■ Rows of spatial question data:
══════════════════════════════

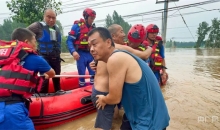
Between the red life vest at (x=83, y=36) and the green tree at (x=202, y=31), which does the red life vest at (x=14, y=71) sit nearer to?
the red life vest at (x=83, y=36)

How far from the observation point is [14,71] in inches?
78.5

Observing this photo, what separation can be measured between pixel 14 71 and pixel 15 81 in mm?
113

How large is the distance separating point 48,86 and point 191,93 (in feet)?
12.0

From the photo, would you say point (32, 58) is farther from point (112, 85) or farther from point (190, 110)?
point (190, 110)

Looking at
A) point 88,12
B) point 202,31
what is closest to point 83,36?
point 88,12

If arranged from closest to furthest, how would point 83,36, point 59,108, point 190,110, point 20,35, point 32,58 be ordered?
point 32,58 → point 20,35 → point 59,108 → point 190,110 → point 83,36

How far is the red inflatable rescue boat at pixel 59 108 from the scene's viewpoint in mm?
3018

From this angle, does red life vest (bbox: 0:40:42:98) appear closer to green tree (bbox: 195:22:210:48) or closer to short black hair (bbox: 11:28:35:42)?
short black hair (bbox: 11:28:35:42)

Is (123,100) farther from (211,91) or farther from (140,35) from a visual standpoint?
(211,91)

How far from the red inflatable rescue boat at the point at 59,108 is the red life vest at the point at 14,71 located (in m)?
1.00

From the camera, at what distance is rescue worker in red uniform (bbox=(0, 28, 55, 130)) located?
1931mm

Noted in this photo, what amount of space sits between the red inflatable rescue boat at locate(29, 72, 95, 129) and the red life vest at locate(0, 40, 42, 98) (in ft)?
3.29

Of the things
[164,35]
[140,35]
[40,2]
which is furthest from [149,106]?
[164,35]

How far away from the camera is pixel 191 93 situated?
4730mm
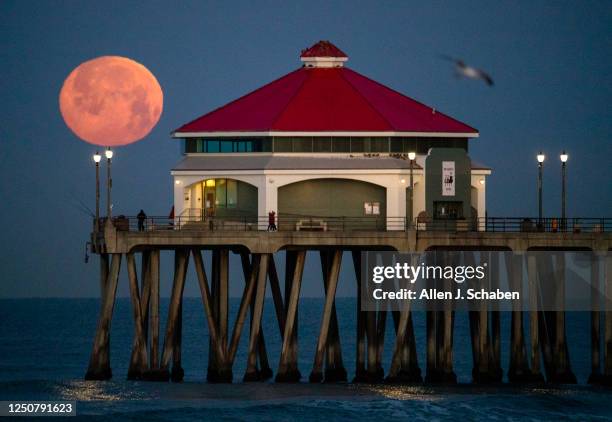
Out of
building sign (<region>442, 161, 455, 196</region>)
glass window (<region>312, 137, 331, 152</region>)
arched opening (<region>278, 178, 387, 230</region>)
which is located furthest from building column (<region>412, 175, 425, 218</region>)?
glass window (<region>312, 137, 331, 152</region>)

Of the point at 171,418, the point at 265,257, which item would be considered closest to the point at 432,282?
the point at 265,257

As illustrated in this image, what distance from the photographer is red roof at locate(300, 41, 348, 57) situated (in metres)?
92.1

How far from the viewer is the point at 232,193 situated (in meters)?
87.3

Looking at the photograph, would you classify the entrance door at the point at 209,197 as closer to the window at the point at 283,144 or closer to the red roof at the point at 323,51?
the window at the point at 283,144

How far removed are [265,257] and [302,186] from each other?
5849 mm

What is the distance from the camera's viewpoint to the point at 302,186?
3408 inches

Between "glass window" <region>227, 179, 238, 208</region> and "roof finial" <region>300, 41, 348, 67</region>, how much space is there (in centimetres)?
832

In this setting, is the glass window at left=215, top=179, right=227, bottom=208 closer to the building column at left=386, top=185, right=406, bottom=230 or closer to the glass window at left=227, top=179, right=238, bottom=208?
the glass window at left=227, top=179, right=238, bottom=208

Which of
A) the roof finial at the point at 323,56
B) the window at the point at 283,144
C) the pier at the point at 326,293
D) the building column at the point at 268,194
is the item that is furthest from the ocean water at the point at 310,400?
the roof finial at the point at 323,56

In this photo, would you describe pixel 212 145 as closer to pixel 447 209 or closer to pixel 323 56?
pixel 323 56

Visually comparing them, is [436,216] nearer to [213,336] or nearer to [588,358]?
[213,336]

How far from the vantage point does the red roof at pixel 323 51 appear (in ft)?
302

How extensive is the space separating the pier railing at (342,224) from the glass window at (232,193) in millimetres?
662

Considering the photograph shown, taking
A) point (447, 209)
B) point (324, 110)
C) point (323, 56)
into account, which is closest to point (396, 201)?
point (447, 209)
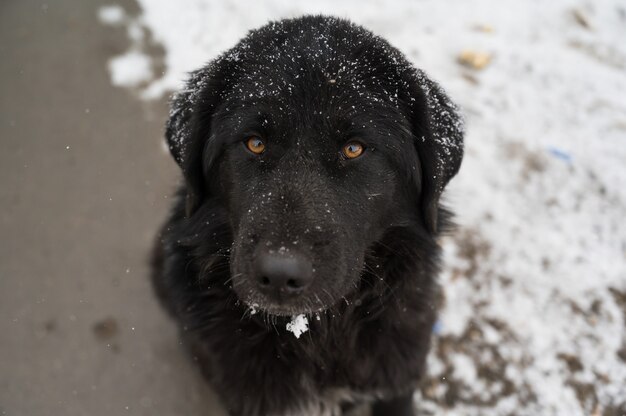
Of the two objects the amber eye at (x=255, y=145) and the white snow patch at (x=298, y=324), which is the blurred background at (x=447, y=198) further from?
the amber eye at (x=255, y=145)

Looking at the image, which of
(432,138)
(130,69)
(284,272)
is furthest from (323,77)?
(130,69)

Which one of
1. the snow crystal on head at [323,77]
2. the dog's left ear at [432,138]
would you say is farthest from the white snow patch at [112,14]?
the dog's left ear at [432,138]

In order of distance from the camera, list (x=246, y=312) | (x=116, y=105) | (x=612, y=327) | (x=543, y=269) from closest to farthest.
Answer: (x=246, y=312), (x=612, y=327), (x=543, y=269), (x=116, y=105)

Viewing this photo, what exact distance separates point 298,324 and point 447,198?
1.16 meters

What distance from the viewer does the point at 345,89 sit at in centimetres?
223

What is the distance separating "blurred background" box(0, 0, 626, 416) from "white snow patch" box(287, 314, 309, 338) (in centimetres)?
112

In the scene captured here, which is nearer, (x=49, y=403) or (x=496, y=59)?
(x=49, y=403)

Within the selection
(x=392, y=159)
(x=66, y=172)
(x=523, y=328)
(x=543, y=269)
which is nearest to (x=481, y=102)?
(x=543, y=269)

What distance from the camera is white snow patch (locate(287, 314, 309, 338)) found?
7.98ft

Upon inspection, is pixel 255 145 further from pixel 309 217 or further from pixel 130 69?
pixel 130 69

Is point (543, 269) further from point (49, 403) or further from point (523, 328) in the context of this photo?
point (49, 403)

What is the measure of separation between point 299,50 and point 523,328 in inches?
95.5

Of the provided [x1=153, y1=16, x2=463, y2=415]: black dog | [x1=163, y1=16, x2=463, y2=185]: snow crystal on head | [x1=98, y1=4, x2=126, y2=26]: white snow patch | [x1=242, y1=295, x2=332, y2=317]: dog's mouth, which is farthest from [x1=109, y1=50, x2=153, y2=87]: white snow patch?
[x1=242, y1=295, x2=332, y2=317]: dog's mouth

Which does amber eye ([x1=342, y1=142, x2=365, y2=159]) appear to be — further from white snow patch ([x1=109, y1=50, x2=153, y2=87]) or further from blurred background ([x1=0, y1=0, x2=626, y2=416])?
white snow patch ([x1=109, y1=50, x2=153, y2=87])
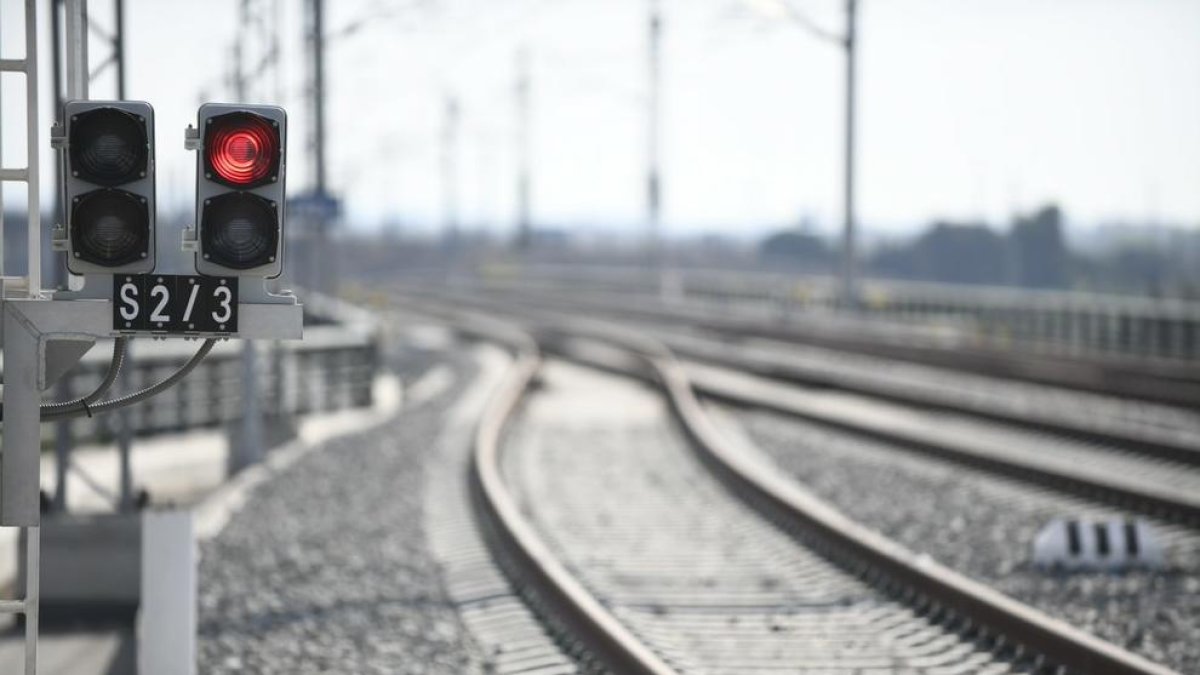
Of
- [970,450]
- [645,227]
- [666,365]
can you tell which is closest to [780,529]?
[970,450]

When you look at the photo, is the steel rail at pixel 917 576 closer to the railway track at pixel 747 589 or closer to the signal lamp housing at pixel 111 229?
the railway track at pixel 747 589

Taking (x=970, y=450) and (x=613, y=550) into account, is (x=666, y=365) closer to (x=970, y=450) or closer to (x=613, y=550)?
(x=970, y=450)

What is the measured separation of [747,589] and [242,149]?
19.0 feet

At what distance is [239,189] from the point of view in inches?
224

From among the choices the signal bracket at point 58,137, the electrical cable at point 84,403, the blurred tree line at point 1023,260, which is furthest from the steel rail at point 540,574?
the blurred tree line at point 1023,260

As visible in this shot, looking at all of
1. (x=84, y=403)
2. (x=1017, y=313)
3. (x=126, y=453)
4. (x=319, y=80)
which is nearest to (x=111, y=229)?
(x=84, y=403)

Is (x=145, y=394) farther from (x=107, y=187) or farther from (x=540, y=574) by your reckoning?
(x=540, y=574)

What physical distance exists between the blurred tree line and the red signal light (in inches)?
1817

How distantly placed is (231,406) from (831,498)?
10.5 metres

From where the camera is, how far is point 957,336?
34.2m

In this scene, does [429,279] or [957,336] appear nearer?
[957,336]

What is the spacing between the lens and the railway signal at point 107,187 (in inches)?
219

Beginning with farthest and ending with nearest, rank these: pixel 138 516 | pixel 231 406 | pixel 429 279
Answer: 1. pixel 429 279
2. pixel 231 406
3. pixel 138 516

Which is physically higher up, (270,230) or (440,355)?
(270,230)
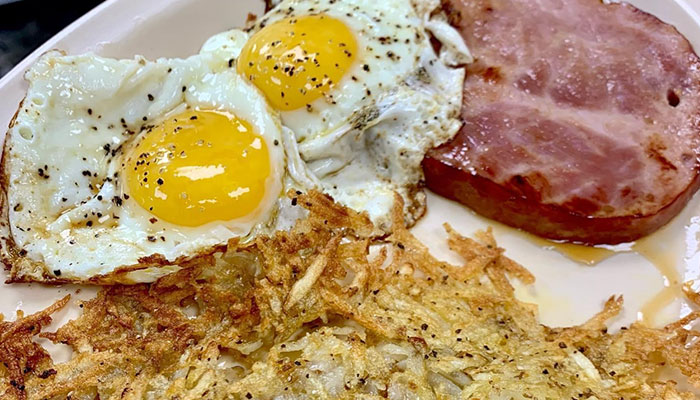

══════════════════════════════

■ The problem:
Gather every line of the records that contains the word "steel", and copy each one in full.

■ Reply to the task:
When you look at the photo, is the steel rail at pixel 917 576 closer to the railway track at pixel 747 589 or closer to the signal lamp housing at pixel 111 229?
From among the choices the signal bracket at point 58,137, the electrical cable at point 84,403, the blurred tree line at point 1023,260, which is furthest from the steel rail at point 540,574?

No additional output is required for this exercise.